La méduse aimait les fleurs plus que tout.
Mais elle ne supportait pas l’idée de ne pas posséder la plus grande.
Alors, chaque matin, elle cueillait une nouvelle fleur, toujours plus large, toujours plus éclatante,
et s’empressait de retourner à la surface pour se comparer à son ennemie, sans jamais comprendre qu’elle ne faisait que se regarder elle-même.
Les jours passèrent.
Les fleurs devinrent rares.
Et pourtant, aucune ne lui procura de joie.

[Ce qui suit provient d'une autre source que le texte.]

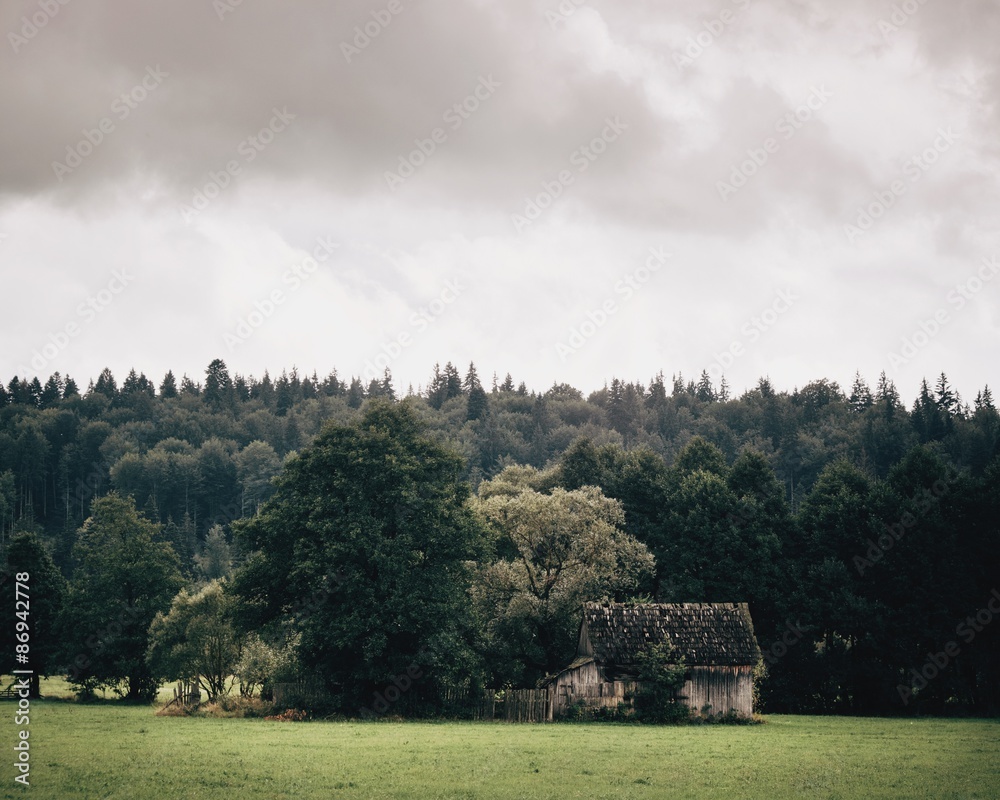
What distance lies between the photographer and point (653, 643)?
161 feet

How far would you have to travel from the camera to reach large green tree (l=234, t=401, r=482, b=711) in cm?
4822

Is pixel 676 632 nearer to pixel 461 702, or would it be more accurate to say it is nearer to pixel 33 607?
pixel 461 702

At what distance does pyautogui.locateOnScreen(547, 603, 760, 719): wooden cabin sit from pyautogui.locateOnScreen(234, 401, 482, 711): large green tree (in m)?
6.48

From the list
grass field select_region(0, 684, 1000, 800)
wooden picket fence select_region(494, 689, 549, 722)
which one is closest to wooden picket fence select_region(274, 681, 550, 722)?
wooden picket fence select_region(494, 689, 549, 722)

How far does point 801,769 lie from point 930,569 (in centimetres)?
3658

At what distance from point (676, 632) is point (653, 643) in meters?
1.77

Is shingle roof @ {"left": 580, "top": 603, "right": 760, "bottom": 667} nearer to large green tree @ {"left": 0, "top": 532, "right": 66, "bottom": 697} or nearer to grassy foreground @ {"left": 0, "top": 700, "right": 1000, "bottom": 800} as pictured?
grassy foreground @ {"left": 0, "top": 700, "right": 1000, "bottom": 800}

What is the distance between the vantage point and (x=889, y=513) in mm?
62406

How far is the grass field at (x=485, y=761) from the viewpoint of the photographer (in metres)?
23.6

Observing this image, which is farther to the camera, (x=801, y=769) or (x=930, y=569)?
(x=930, y=569)

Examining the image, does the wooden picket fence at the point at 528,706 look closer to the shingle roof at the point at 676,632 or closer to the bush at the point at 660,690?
the shingle roof at the point at 676,632

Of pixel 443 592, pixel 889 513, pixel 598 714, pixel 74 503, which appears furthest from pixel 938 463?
pixel 74 503

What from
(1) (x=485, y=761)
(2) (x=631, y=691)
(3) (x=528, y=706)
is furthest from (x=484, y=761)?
(2) (x=631, y=691)

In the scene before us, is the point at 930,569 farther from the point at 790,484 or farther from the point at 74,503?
the point at 74,503
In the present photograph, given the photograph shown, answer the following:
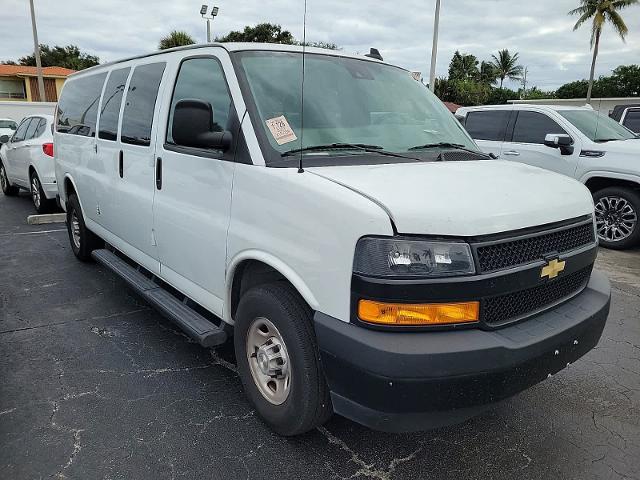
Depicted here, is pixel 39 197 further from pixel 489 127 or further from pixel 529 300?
pixel 529 300

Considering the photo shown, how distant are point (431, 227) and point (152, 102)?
262 cm

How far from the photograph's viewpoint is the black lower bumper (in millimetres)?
2006

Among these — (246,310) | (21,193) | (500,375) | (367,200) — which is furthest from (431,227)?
(21,193)

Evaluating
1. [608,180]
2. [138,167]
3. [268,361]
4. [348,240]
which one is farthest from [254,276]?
[608,180]

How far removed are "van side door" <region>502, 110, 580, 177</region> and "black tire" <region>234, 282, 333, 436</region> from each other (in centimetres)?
653

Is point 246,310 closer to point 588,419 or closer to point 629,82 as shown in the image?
point 588,419

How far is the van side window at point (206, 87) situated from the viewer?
2986 mm

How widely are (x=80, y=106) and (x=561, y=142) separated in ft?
21.2

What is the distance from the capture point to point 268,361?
104 inches

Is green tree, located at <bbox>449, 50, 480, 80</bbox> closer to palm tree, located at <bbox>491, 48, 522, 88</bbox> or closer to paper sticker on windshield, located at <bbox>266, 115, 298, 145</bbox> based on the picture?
palm tree, located at <bbox>491, 48, 522, 88</bbox>

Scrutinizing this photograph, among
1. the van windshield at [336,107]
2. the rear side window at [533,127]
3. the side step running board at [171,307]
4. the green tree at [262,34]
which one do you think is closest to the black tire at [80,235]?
the side step running board at [171,307]

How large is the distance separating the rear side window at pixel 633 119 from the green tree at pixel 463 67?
50.2 meters

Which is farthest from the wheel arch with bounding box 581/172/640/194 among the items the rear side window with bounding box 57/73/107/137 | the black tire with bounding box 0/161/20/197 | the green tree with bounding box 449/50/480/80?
the green tree with bounding box 449/50/480/80

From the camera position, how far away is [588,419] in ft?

À peine cueillies, elles perdaient leur beauté,
car la méduse était déjà occupée à en vouloir une autre, plus grande encore.
Ainsi, sa vanité lui coûta tout :
plus de fleurs à cueillir, plus de plaisir à contempler, et jamais la paix.
Car dans ce combat absurde, elle ne vit jamais
qu’elle se battait contre son propre reflet, et que vouloir toujours plus l’empêchait de savourer ce qu’elle avait déjà.
Morale :
À force de se comparer, on se prive de la beauté du présent.
Et bien souvent, l’ennemi que l’on combat n’est autre que soi-même.

Gardiens des couleurs
On raconte que les perroquets reçurent les plus belles couleurs non pour leur apparence,
mais parce qu’ils savaient écouter, apprendre
et transmettre.
Ils observaient le ciel jusqu’à en comprendre les silences, la lumière jusqu’à en saisir la douceur,
les fleurs jusqu’à en retenir la fragilité.
Rien ne leur échappait :
ils gardaient en eux la mémoire du monde vivant.
Alors la nature leur confia ses teintes les plus précieuses, pour qu’ils les portent à découvert,
comme on porte une histoire que l’on refuse de laisser s’éteindre.
Depuis, chaque plume est un souvenir,
chaque couleur une promesse, et leurs ailes rappellent à ceux qui les croisent que la beauté existe pour être partagée et transmise avec soin.

L'amitié libre
Il y avait une libellule.
Fine, discrète, presque silencieuse.
Elle avançait seule, non pas par manque de rencontres, mais parce que rien ne vibrait vraiment à sa fréquence.
Elle observait, prenait son temps, suivait son propre courant.
Elle savait qui elle était.
Et surtout, ce qu’elle n’était pas.
Un jour, sans l’avoir cherché, elle croisa deux autres libellules.
Aucune n’essaya de briller plus fort que l’autre.
Aucune ne força le mouvement.
Elles étaient semblables, sans être identiques.
Même allure, même sensibilité, même façon de ressentir le monde — comme si leurs battements d’ailes suivaient le même rythme.
Alors, naturellement, elles se sont alignées.
Non par besoin, mais par évidence.
La libellule solitaire comprit ce jour-là que l’amitié ne se construit pas dans l’effort, mais dans la résonance.
Que certaines âmes se reconnaissent sans bruit, simplement parce qu’elles avancent sur la même longueur d’onde.
Et depuis, elles volent ensemble. Libres. À leur manière.
Parce que lorsqu’on est soi, vraiment, les bonnes rencontres finissent toujours par arriver.